Don loved flying, taking aerial photographs for local customers and selling postcards of historical landmarks. He enjoyed farming and maintained a popular sweet-corn stand which is now operated by his son-in-law.
He continued playing trumpet, trombone, tuba and keyboard professionally in Western New York and Florida for many years, but always held fond memories of those glory days with the Salt City Five.
“Fortunately, Don was with the band when they were invited to play at President Dwight Eisenhower’s Inauguration Party on Jan. 18, 1953,” Koch recalled. “They remembered how Ethel Merman sat on the piano and belted out some of her favorites there.”
During his tenure with the SC5, Hunt would play “Margie” on a regular basis when they were at Childs Paramount and for good reason because that was the name of his wonderful wife. They also played “Margie” on Arthur Godfrey and His Friends TV and radio programs after winning the Talent Scouts. “Margie must have enjoyed the long-distance serenade,” Koch said.

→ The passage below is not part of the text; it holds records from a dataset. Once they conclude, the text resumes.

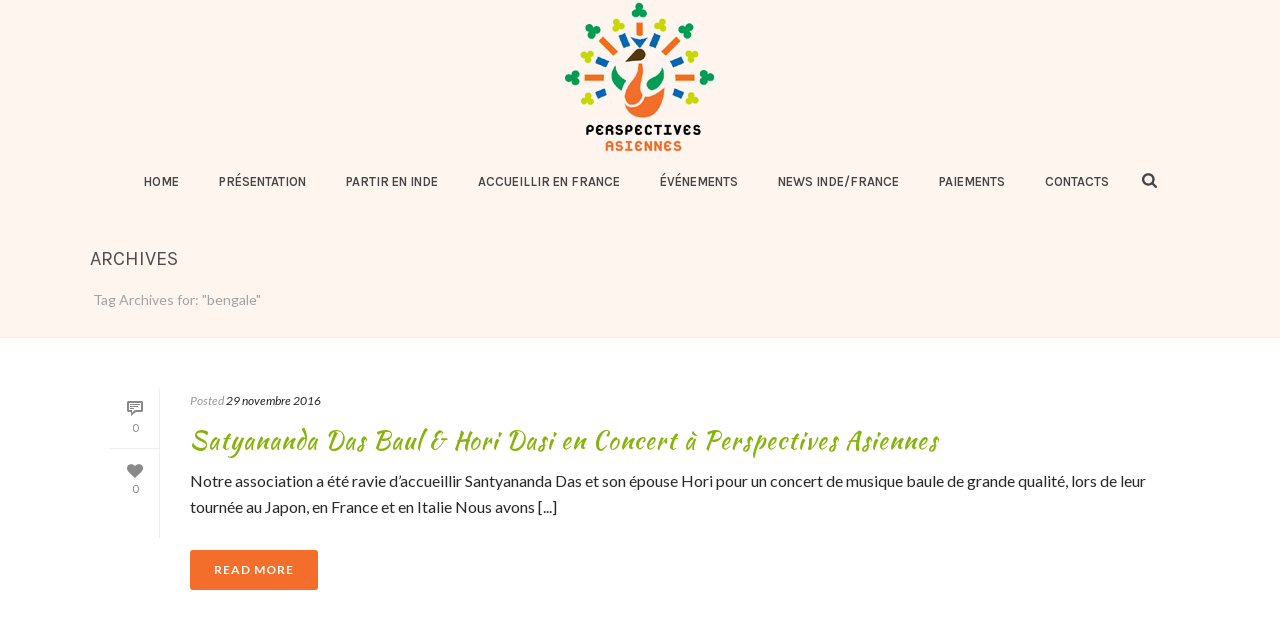

--- FILE ---
content_type: text/css
request_url: http://www.perspectives-asiennes.org/wp-content/themes/jupiter-child/style.css?ver=6.7.4
body_size: 621
content:
/*
Theme Name:     Jupiter Child Theme
Theme URI: 		http://demos.artbees.net/jupiter5
Description:    Child theme for the Jupiter theme 
Author:         Your name here
Theme URI: 		http://themeforest.net/user/artbees
Template:       jupiter
Text Domain: mk_framework
Domain Path: /languages/
*/



/*
 PERSPECTIVES ASIENNES 

*/

.master-holder .catchtitle h1 {
	color		: #fff;
	font-size	: 37px;
	font-weight	: bold;
	text-transform	: uppercase;
	font-family	: Karla, sans-serif;
}

.footer-wrapper {
	text-align	: center;
}


.footer-wrapper ul li {
	padding-left	: 0;
}

.widget_contact_info ul li svg {
	position		: static;
	margin-right	: 5px;
}

.widgettitle {
	letter-spacing	: 0;
}

.widget_social_networks a {
	margin		:0;
}



.mk-blog-classic-item .mk-blog-meta-wrapper > div, 
.mk-blog-modern-item .mk-blog-meta-wrapper > div.mk-blog-author, 
.mk-blog-single .mk-blog-author,
.image-hover-overlay, 
.post-type-badge,
.mk-categories.blog-meta-item {
	display : none !important;
}

.blog-grid-holder {
/*	min-height	: 620px;*/
}

@media all and (max-width: 768px) {
	.master-holder .catchtitle h1 {
		font-size		: 27px;
	}
}
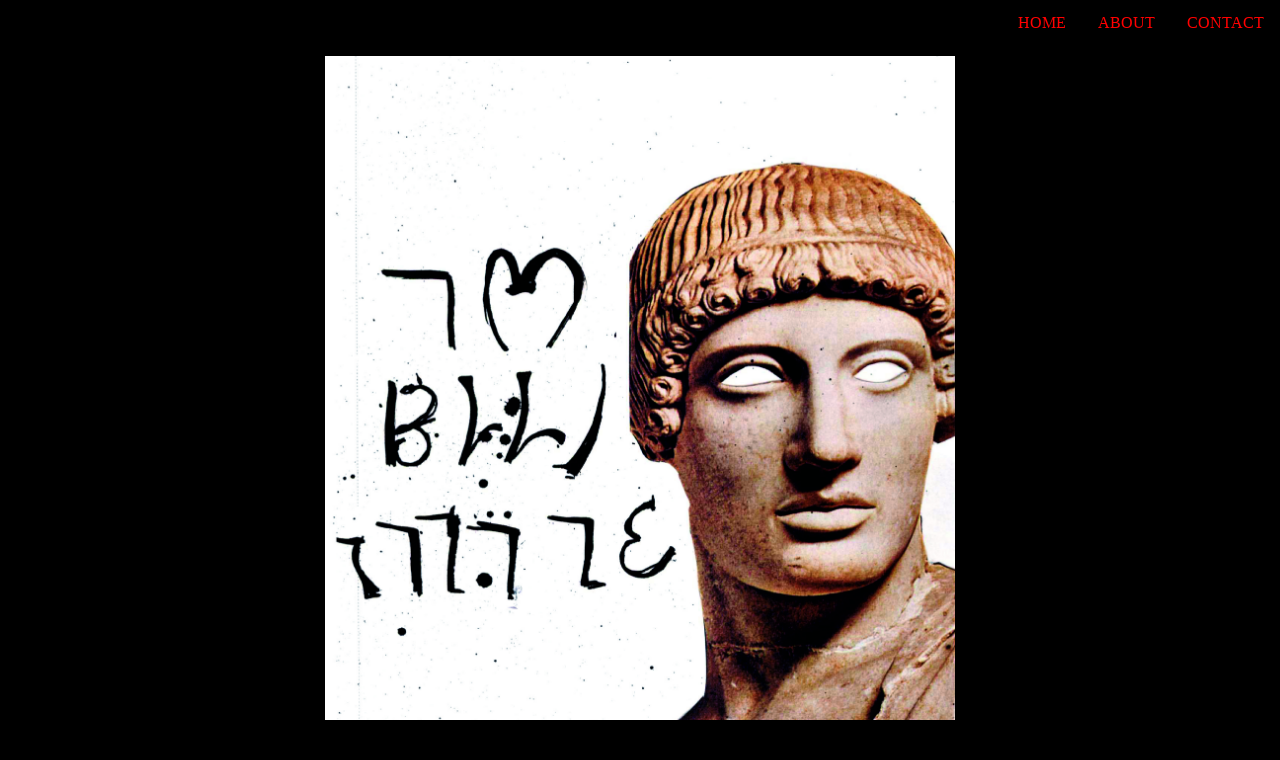

--- FILE ---
content_type: text/html
request_url: https://hellhathnofury.neocities.org/samael-zine/8
body_size: 475
content:
<!DOCTYPE html>
<html>
  <head>
    <meta charset="UTF-8">
    <meta name="viewport" content="width=device-width, initial-scale=1.0">
    <title>SAMAEL | HELL HATH NO FURY</title>
    <link href="/stylesheet.css" rel="stylesheet" type="text/css" media="all">
  <style>
  /* FOR MOBILE */

@media screen and (max-width: 768px) {
  img{
    width: 100%;
    max-width: 300px;
  }
.navtext{
  text-align: center;
  font-size: 20px;
  color: white;
  margin: 5px;
}
a{
text-decoration: bold;
}
a:link {
  color: red;
}
a:visited {
  color: blue;
}
a:hover {
  color: purple;
}
a:active {
  color: white;
}
}


/* For desktop: */
@media only screen and (min-width: 768px) {
  img{
    width: 50%
  }
.navtext{
  text-align: center;
  font-size: 30px;
  color: white;
  margin: 5px;
}
a{
text-decoration: bold;
}
a:link {
  color: red;
}
a:visited {
  color: blue;
}
a:hover {
  color: purple;
}
a:active {
  color: white;
}
}
  </style>
  </head>
  <body>
   	<div class="navbar">
  <a href="/contact.html">Contact</a>
  <a href="/about.html">About</a>	
  <a class="active" href="https://mortimer.neocities.org/">Home</a>
</div>
<div class="flex-container">
<center><img src="https://i.imgur.com/BmTyiMC.jpg"></center></div>
 <div class="navtext"> <a href="/samael-zine/7.html"> < </a> <a href="/samael-zine/9.html"> > </a> </div>
  </body>
</html>


--- FILE ---
content_type: text/css
request_url: https://hellhathnofury.neocities.org/stylesheet.css
body_size: 385
content:
@charset "utf-8";

body {
  background-color: black;
  margin: 0;
  font-family: "Times New Roman", Times, serif;
}


header {
	width: 100%;
	top: 0;
	padding: 1.5em;
	position:absolute;
}

/*links*/
a:link {
  color: purple;
}
a:visited {
  color: red;
}
a:hover {
  color: hotpink;
}
a:active {
  color: blue;
}

.navbar {
	background-color: #000000;
    overflow: hidden;
}
.navbar a{
  float: right;
  color: #FFFFFF;
  text-align: center;
  padding: 14px 16px;
  text-decoration: none;
  text-transform: uppercase;
  font-size: 1em;
}

.flex-container {
  display: flex;
  justify-content: center;
  flex-direction: row;
  flex-wrap: wrap;
  margin: 10px;
}

figure {
    border: thin #c0c0c0 solid;
    display: flex;
    flex-flow:column;
    padding: 5px;
    margin: 45px;
    max-width: 400px;
}

figcaption {
    color: #fff;
    font: italic smaller sans-serif;
    padding: 3px;
    text-align: center;
}

h1 {
	color:white;
	text-transform: uppercase;
	font-size: 2em;
	letter-spacing: 0.5em
}


Don began trumpet lessons in the fifth grade at public school in Eden. In the early 1940s, Don’s father picked up a used trumpet at a Buffalo hock shop for $22, and years later while at SU Don obtained an Olds Recording Model trumpet which his family still owns. At one point he owned a mellophone, a valve trombone, a slide trombone and a couple of tubas.

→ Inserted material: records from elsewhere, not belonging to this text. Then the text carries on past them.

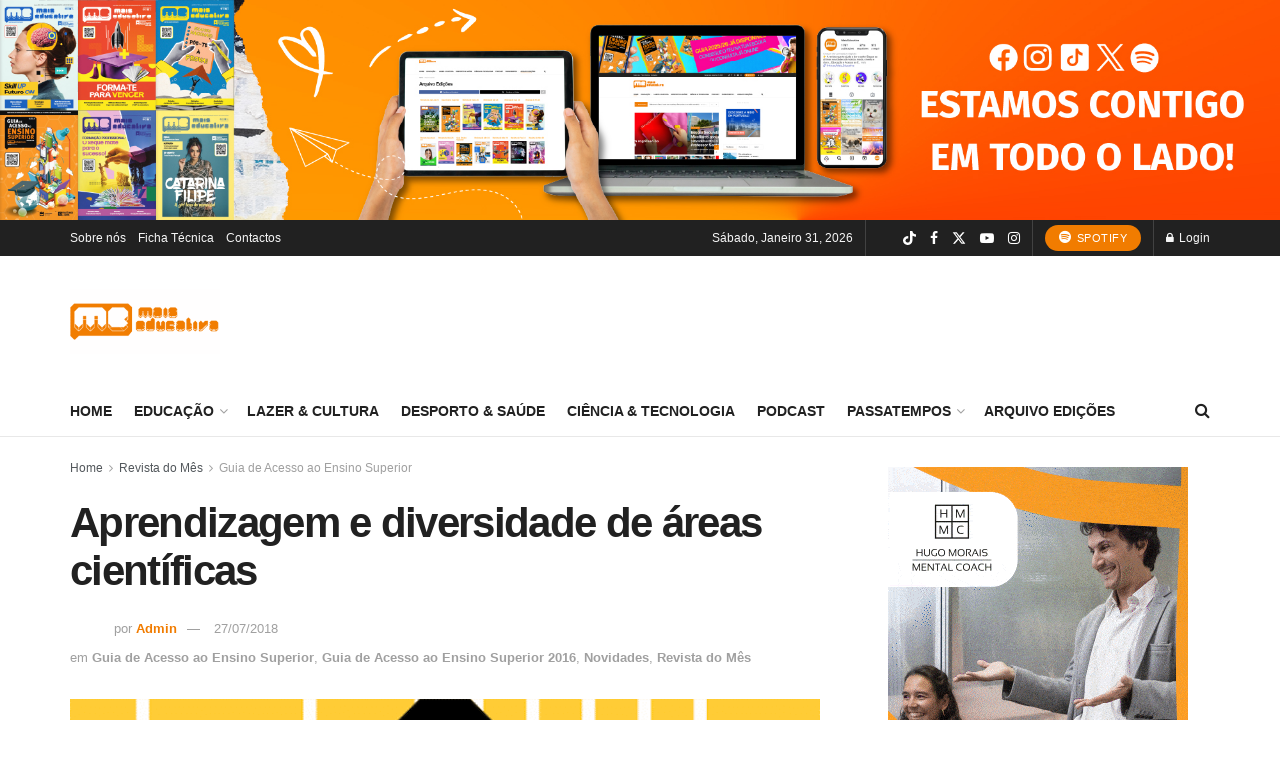

--- FILE ---
content_type: text/html; charset=UTF-8
request_url: https://maiseducativa.com/wp-admin/admin-ajax.php
body_size: -98
content:
{"post_id":38522,"counted":true,"storage":{"name":["pvc_visits[0]"],"value":["1769879277b38522"],"expiry":[1769879277]},"type":"post"}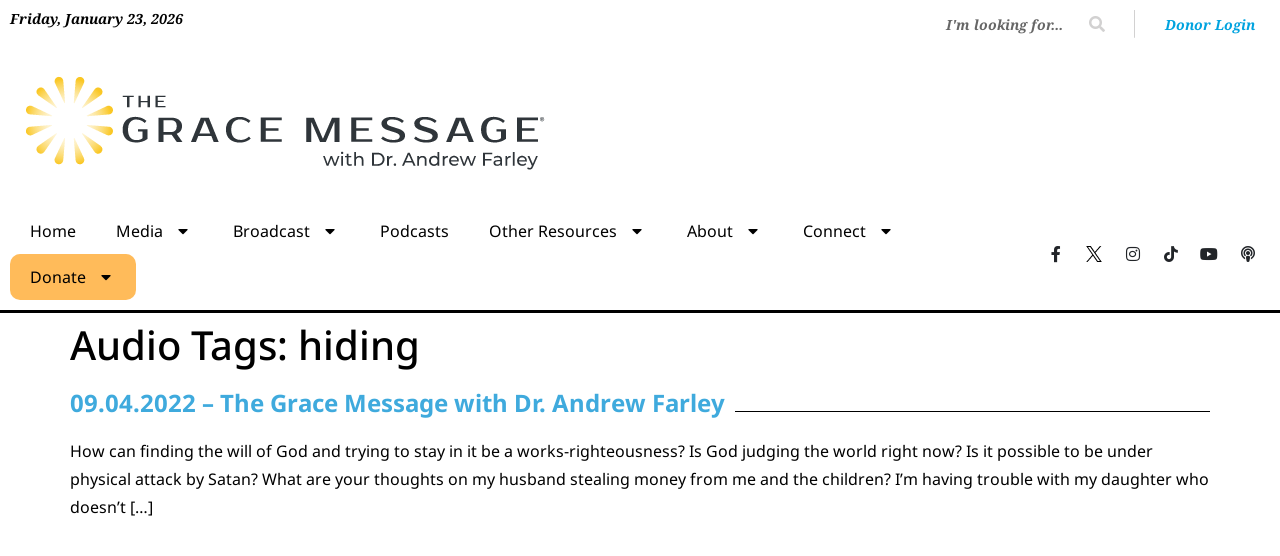

--- FILE ---
content_type: text/css
request_url: https://tags.srv.stackadapt.com/sa.css
body_size: -11
content:
:root {
    --sa-uid: '0-e4e21197-bcd2-5cd0-7dbd-c4e761b860b0';
}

“They were all wonderful instruments for an ‘ear player’ to improvise on with small combos,” Don remembered. “Unfortunately, several years ago, a neurological ailment known as embouchure dystonia attacked and away went my chops.”

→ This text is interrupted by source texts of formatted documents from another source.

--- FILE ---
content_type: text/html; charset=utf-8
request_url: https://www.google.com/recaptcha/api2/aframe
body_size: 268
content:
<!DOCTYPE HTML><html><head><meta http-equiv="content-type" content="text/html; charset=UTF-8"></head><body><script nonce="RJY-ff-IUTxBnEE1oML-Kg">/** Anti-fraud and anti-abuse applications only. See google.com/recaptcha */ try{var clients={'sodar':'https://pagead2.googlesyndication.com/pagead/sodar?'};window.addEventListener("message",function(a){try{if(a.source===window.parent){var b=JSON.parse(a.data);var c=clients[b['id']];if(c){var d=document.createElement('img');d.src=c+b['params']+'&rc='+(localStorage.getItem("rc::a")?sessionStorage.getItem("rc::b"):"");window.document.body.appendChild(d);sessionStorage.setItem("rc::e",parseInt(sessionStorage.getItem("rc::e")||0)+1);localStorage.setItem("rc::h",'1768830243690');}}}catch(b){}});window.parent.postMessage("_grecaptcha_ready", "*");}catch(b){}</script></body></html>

Although he could no longer play his beloved brass instruments, Hunt continued to appear at JASS jam sessions sometimes blowing a contraption he called the “Kazoozaphone” but more often performing the old tunes on his newfangled Roland keyboard synthesizer which replicated nearly 200 different instruments. The synthesizer enabled him to become a one-man band with a lead instrument, accompaniments, bass and drums. He could play in any tempo, any key, creating the sounds of a complete combo, big band or symphonic orchestra playing in all styles, Dixieland, rock, Latin, double-time, waltzes, country and polka.
“I never get tired of playing it,” Don said. “It’s an improviser’s dream!”
According to Koch, Don Hunt had that rarest of musical talents – absolute pitch. Widely referred to as perfect pitch, absolute pitch is characterized by a person’s ability to identify or re-create a given musical note without the benefit of a reference tone.
Don is survived by his devoted wife, Marjorie Hunt.
Friends and family gathered for a memorial service on Aug. 25, at the Wolcott Presbyterian Church. Don’s grandchildren were scheduled to perform a few tunes as were Soda Ash Six bandleader Dick Sheridan and Ithaca trumpeters Johnny Russo and Woody Peters.